CS533 F18 Info

Though the course has been taught before, this is my first time teaching it and I don't quite have the details worked out, so the information below is subject to change. 

(Undergraduates: if you want to take this course, please contact me.)

Course Goals and Learning Outcomes

  • The purpose of this course is for students to learn how to engage in the scientific process using data-centric concepts and methods and to think like a data scientist by critically analyzing their own work and the work of others.

Course Learning Outcomes It is my goal that after completing this course successfully, you will be able to:

  • Explore a data set to determine whether and how it might illuminate questions of interest.
  • Define and operationalize a research question such that a data analysis could produce meaningful knowledge.
  • Use best practices to carry out analyses in a documented, reproducible, and efficient fashion.
  • Present the results of a data analysis with appropriate visuals and written argument.
  • Identify weaknesses in a data analysis and assess their impact on the correctness and utility of the results.
  • Assess ethical implications of an analysis in terms of both classical human subject research ethics and contemporary concerns such as fairness and bias.
  • Understand the space of data science techniques and applications, and relate future learning to this framework.

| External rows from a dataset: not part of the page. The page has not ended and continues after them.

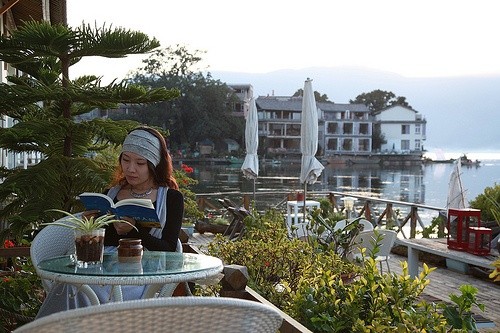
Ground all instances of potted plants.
[40,208,138,268]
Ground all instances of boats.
[455,155,473,166]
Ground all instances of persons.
[36,125,184,322]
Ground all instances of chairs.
[217,197,254,242]
[30,211,183,305]
[14,297,283,333]
[334,218,398,275]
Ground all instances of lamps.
[341,196,358,211]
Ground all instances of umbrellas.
[240,97,259,216]
[301,77,325,223]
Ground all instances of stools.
[447,208,492,255]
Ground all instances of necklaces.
[130,184,153,197]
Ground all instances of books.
[79,193,162,228]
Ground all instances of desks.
[36,251,223,308]
[287,200,320,231]
[399,238,500,280]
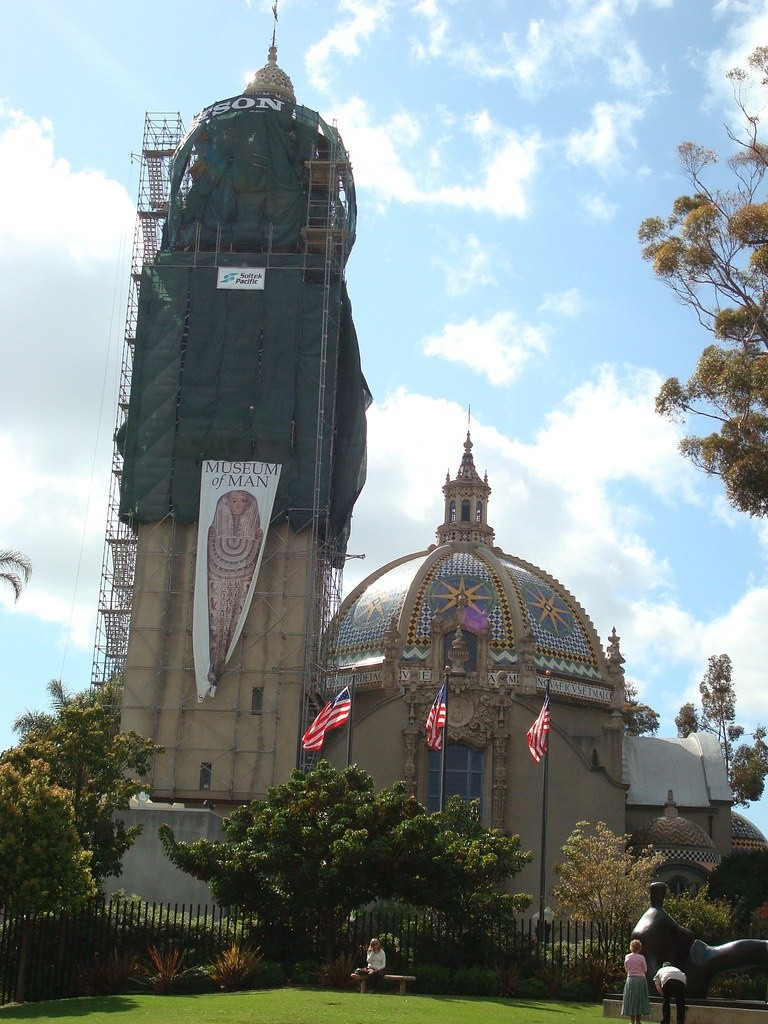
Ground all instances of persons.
[652,961,688,1024]
[354,938,386,994]
[621,939,651,1024]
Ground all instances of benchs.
[351,973,416,996]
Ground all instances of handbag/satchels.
[355,968,369,978]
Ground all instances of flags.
[301,686,350,752]
[425,684,447,752]
[527,694,550,765]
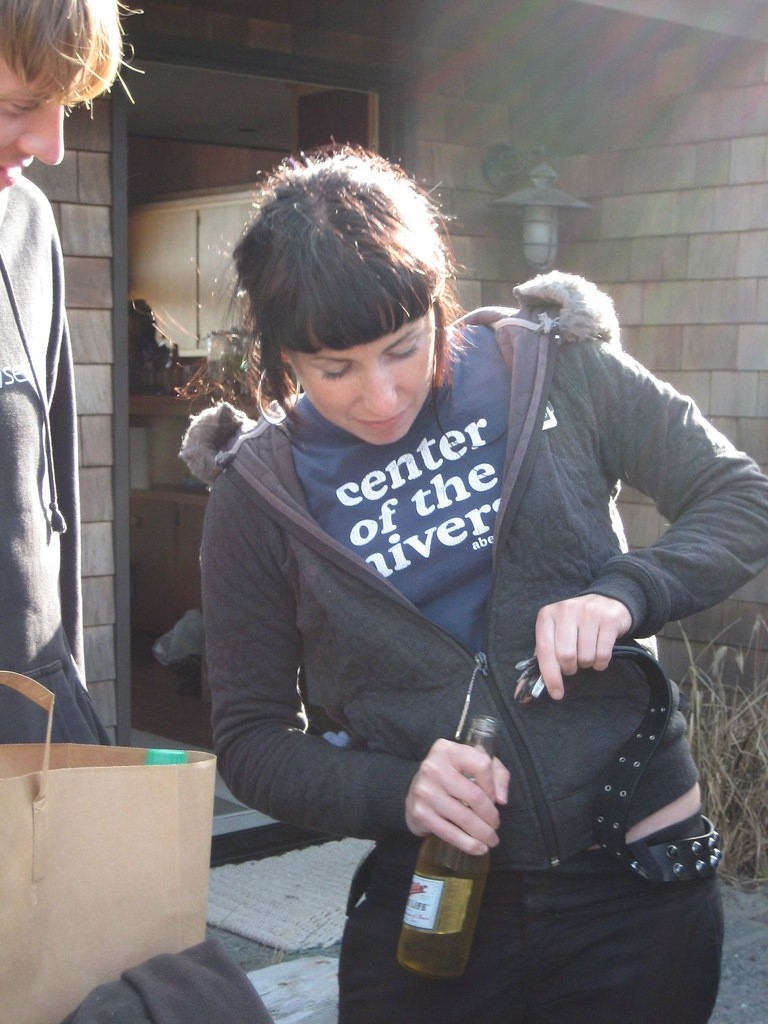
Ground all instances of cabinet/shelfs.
[125,183,272,357]
[130,490,208,653]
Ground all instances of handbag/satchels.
[0,670,217,1024]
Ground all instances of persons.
[0,0,126,747]
[179,149,768,1024]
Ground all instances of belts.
[509,646,723,886]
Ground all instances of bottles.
[396,714,503,981]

Quizzes/In-class activities 10%
Assignments 50%
Midterm 20%
Final 20%

We are still considering which book to adopt. If you want to get started with Python and Data Science, I can recommend the online Foundations of Data Science Textbook by By Ani Adhikari and John DeNero.

The assignments (which are more like small-scale projects) require quite a bit of python programming. We'll spend a few lectures in the first part of the semester introducing Python. If a seminar comes up during the semester which seems relevant, I will assign it, but I can't tell that at the moment.